Texas Juvenile Law: What is Determinate Sentencing?

By Juvenile

Determinate Sentencing Can Extend the Life of a Texas Juvenile Case

juvenile determinate sentencing texasIn the Texas juvenile justice system, a juvenile court has jurisdiction over a youthful offender if he or she is under the age of 17 at the time an offense is committed. The punishment for an offense typically can only last until a juvenile’s 19th birthday. We are often asked, “What happens if the juvenile is convicted of a serious offense? Is it possible for the court to impose a sentence that extends beyond the juvenile’s 19th birthday?” That is where Determinate Sentencing comes in. This post explains what Determinate Sentencing means and how it can impact a juvenile case.

What is Determinate Sentencing in Texas Juvenile Law?

Determinate sentencing creates a hybrid system whereby juveniles who have been adjudicated for severe criminal offenses are given a sentence that begins in the Texas Juvenile Justice Department (“TJJD”) and can potentially be transferred to the Texas Department of Criminal Justice (“TDCJ”) for a term of up to forty years.

Who requests a Determinate Sentence?

The prosecution has sole discretion as to whether to seek a determinate sentence. If the prosecutor decides to pursue a determinate sentence, he or she must file a petition indicating a child engaged in delinquent conduct with the court. Then, the prosecutor must present that petition to the grand jury for approval. If the petition is approved, then it becomes a determinate sentence case. However, if the petition is denied by the grand jury, the State’s only recourse would be to pursue the case as normal.

If a juvenile is adjudicated of a determinate sentence, then the judge or jury can assess an appropriate disposition, or punishment, in accordance with the determinate sentence range of punishment. This range is up to 40 years for a capital felony, first degree felony or an aggravated controlled substance felony, up to 20 years for a second degree felony, and up to 10 years for a third degree felony.
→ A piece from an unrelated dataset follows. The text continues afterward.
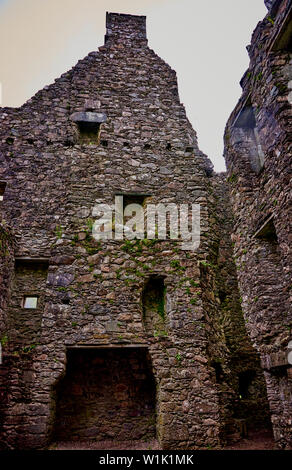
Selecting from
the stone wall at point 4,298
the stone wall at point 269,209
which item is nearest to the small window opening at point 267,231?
the stone wall at point 269,209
Misdemeanors and state jail felonies are not eligible for determinate sentence under the Determinate Sentence Act.

Once the prosecutor’s request for a determinate sentence has been granted by the grand jury, he or she retains the power to later waive determinate sentencing so long as this occurs before the juvenile has been adjudicated. This often occurs in the course of plea negotiations, when the prosecutor offers an indeterminate sentence in exchange for the juvenile’s acceptance of the plea.

For indeterminate disposition, only the judge may assess punishment. However, for determinate sentence cases, the juvenile may choose either the judge or jury to assess disposition. If the juvenile would like the jury to decide punishment, he or she must file a written request with the judge prior to voir dire.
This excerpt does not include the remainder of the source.